Kushner has cracked open the dark world of John Carmack and John Romero, the authors of the blockbuster computer games Wolfenstein 3D, Doom, and Quake. Reading this fascinating underground tale is as addictive as the games themselves.
— David Seigfried, Booklist

Seth Mnookin for The New York Times called the book "an impressive and adroit social history", positively remarking on its pacing and detail. Jeff Jensen for Entertainment Weekly gave it a "B" rating, praising the book's depiction of the breakdown of Carmack and Romero's relationship but criticising the sentimentality of the ending. Thomas L. McDonald for Maximum PC praised its prose and its representation of the subjects, and Edge described the book as being akin to a Greek drama without the pathos, adding that the story was "a cautionary tale of relationships in the games industry". Hardcore Gaming 101 considered the book "a highly entertaining and quite informative read", Scott Juster for PopMatters praised Kushner's extensive research and interviews of Carmack and Romero, and Kirkus Reviews summarized the book as "laudable coverage of an undeniably important, unsettling cultural transition."

Salon contributor Wagner James Au, while declaring the book to be "excellent", criticized David Kushner for giving too much credit to the technical merit of Catacomb 3-D in comparison to Ultima Underworld. Ann Donahue for Variety considered the character study of "the two Johns" to be interesting but thought the book had "problematic tunnel vision" by rarely taking a broader look at the impact Doom had outside of the gaming industry. Computer Gaming Worlds Charles Ardai called it "clumsily written but nonetheless compelling". Publishers Weekly considered Kushner to have given too much leeway about the violence in the games, and criticized the narration as dry in parts of the book. Since its release, the book has been on several lists of the "best video game books." In 2023, Chris Plante of Polygon termed it "arguably the most popular work of nonfiction about video game development".

===Lawsuit===
In 2005, former Ion Storm chief executive officer (Note: Sources inaccurately claimed Mike Wilson to be Ion Storm's COO rather than its CEO.) Michael Wilson sued publisher Random House Inc., claiming the book falsely alleged that he purchased a BMW with funds from id Software. Wilson sought $50 million in damages, with further punitive damages from the publisher. A spokesperson for Random House issued a statement announcing the publishing company's support of David Kushner. The suit was dismissed with prejudice by joint request of Wilson and Random House in October of the same year.
- - - - -
TASKS TO PERFORM.
a: Answer these questions using the passage about the book's reviews and lawsuit:
(i) What rating did Jeff Jensen give the book in Entertainment Weekly?
(ii) How much money in damages did Wilson seek?
(iii) In what year did Chris Plante of Polygon describe the book as "arguably the most popular work of nonfiction about video game development"?
b: Reproduce the part of the passage about the book's reviews and lawsuit starting at "Kushner has cracked" and ending at "the games themselves.".
c: Carry on the passage about the book's reviews and lawsuit from its last sentence.

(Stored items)
- - - - -
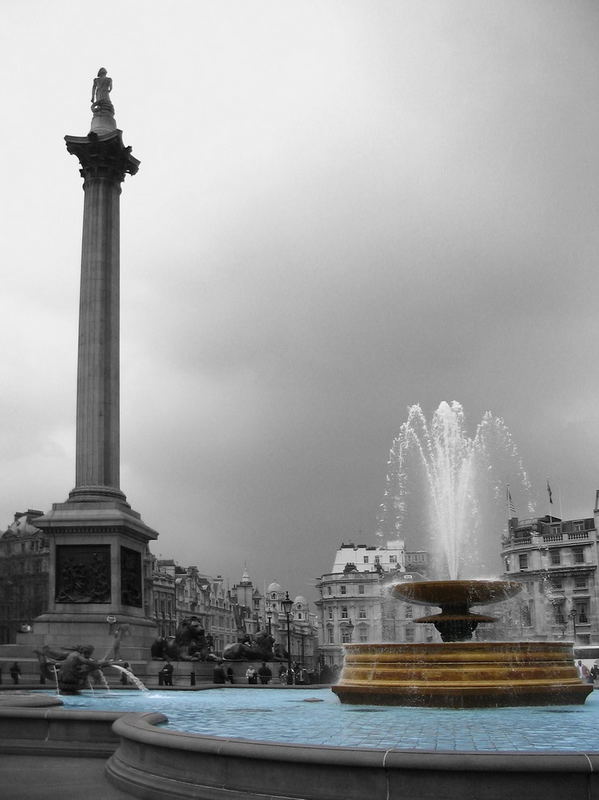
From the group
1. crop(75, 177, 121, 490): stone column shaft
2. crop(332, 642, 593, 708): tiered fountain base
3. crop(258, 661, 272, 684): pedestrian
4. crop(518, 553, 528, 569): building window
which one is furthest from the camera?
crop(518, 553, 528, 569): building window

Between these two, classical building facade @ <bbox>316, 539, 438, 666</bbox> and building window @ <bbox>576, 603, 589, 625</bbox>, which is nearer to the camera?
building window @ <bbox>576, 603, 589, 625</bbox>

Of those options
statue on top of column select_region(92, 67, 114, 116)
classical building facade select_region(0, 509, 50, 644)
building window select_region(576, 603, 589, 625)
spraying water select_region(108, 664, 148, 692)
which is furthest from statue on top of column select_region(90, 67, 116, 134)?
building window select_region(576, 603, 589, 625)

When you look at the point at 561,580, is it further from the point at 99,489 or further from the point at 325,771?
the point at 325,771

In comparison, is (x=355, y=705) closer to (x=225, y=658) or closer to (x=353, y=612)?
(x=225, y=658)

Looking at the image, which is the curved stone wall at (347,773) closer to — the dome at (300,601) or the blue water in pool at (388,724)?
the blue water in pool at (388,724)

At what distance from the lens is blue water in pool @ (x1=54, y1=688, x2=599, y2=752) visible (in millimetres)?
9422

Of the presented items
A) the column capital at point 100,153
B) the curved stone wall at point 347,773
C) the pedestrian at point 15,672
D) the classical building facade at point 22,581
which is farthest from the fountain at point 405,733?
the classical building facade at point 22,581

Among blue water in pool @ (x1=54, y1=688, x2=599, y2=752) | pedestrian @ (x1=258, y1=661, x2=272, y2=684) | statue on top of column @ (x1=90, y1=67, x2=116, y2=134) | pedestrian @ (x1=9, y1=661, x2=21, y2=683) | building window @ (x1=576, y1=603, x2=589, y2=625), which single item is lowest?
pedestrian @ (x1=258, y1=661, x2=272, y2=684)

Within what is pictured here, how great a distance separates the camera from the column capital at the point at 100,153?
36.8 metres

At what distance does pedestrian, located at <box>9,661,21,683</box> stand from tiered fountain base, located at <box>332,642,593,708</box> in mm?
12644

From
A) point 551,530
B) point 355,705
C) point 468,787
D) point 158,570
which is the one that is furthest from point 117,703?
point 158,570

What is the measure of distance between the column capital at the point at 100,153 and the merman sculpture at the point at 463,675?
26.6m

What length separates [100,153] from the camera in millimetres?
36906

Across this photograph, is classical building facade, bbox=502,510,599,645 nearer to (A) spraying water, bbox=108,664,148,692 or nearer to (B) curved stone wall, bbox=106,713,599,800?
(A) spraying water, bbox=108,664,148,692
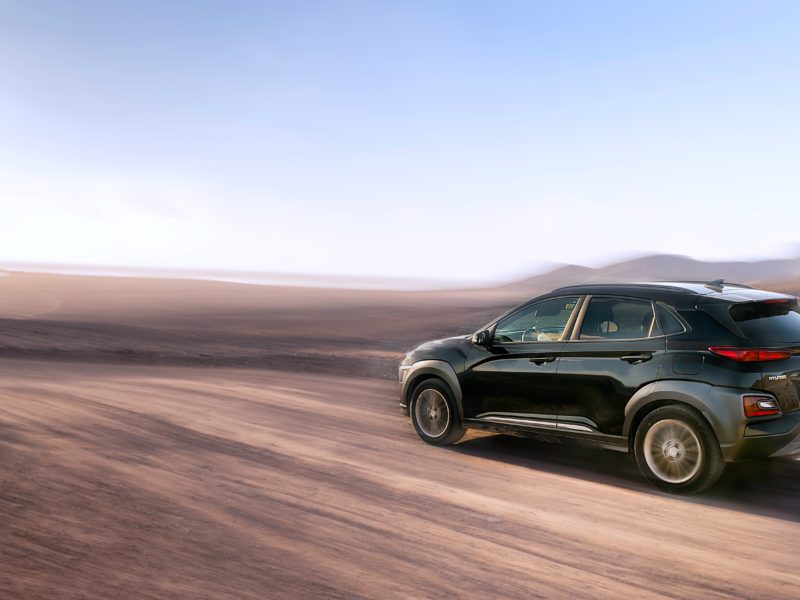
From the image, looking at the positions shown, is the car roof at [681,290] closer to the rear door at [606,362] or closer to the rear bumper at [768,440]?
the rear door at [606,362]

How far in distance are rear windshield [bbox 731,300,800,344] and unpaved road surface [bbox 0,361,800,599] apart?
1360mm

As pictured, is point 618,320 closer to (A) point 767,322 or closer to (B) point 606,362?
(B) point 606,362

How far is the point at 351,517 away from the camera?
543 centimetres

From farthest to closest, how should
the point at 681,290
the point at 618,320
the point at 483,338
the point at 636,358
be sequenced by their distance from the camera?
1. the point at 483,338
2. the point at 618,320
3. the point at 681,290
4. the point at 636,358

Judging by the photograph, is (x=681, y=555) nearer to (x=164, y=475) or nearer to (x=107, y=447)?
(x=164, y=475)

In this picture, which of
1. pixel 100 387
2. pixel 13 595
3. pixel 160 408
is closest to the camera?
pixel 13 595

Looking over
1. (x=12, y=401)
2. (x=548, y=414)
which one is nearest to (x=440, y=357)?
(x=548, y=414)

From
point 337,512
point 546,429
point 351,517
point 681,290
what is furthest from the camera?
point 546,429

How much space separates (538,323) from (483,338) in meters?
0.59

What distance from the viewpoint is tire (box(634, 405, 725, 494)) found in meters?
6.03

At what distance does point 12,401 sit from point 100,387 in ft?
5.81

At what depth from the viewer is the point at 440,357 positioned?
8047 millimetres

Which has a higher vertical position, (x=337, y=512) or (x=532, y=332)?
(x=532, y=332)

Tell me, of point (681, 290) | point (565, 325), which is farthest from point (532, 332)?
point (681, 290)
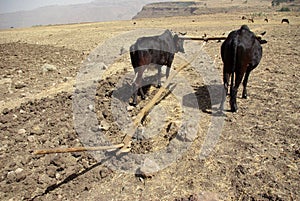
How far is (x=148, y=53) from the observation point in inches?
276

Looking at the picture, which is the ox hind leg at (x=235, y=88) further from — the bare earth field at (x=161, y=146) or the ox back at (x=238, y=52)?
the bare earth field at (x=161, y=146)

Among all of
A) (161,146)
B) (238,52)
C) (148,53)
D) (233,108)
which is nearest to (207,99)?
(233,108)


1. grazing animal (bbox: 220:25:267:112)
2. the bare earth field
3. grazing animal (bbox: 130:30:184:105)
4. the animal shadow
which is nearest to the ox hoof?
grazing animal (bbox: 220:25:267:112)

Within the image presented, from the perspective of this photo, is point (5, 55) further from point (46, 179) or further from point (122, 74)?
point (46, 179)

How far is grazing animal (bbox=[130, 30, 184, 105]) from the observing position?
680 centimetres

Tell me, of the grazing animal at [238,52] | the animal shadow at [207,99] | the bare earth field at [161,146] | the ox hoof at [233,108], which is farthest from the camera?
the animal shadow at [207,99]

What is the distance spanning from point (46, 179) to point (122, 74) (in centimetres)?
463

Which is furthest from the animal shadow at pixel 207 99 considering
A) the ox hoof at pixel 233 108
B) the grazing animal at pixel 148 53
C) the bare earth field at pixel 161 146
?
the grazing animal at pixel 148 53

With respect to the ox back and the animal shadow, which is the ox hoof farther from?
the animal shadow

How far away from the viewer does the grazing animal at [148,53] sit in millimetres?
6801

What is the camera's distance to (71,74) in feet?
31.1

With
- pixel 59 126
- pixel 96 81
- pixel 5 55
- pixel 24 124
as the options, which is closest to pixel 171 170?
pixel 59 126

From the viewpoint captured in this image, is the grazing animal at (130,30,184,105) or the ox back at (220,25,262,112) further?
- - - - -
EXPECTED RESULTS.
a:
(i) A "B" rating
(ii) $50 million
(iii) 2023

b:
Kushner has cracked open the dark world of John Carmack and John Romero, the authors of the blockbuster computer games Wolfenstein 3D, Doom, and Quake. Reading this fascinating underground tale is as addictive as the games themselves.

c:
==Legacy==
Palmer Luckey, the founder of the technology company Oculus VR, first became interested in virtual reality after reading Masters of Doom. John Carmack later left id Software in 2013 to join Oculus as chief technology officer. In a 2013 blog post, Alexis Ohanian revealed that the book inspired him and Steve Huffman to start a company, which resulted in them founding Reddit.

In 2016, Kushner released an audiobook follow-up titled Prepare to Meet Thy Doom and More True Gaming Stories. The book is a compilation of Kushner's long-form journalism which includes a "where-they-are-now" article on Carmack and Romero, and like Masters of Doom, was recorded as an audiobook by Wil Wheaton. In 2021, Kushner wrote in a Substack post that he was writing a sequel to Masters of Doom. Titled Masters of Disruption: How the Gamer Generation Built the Future, Kushner planned to serialize the book in his newsletter and include new interviews with Carmack and Romero.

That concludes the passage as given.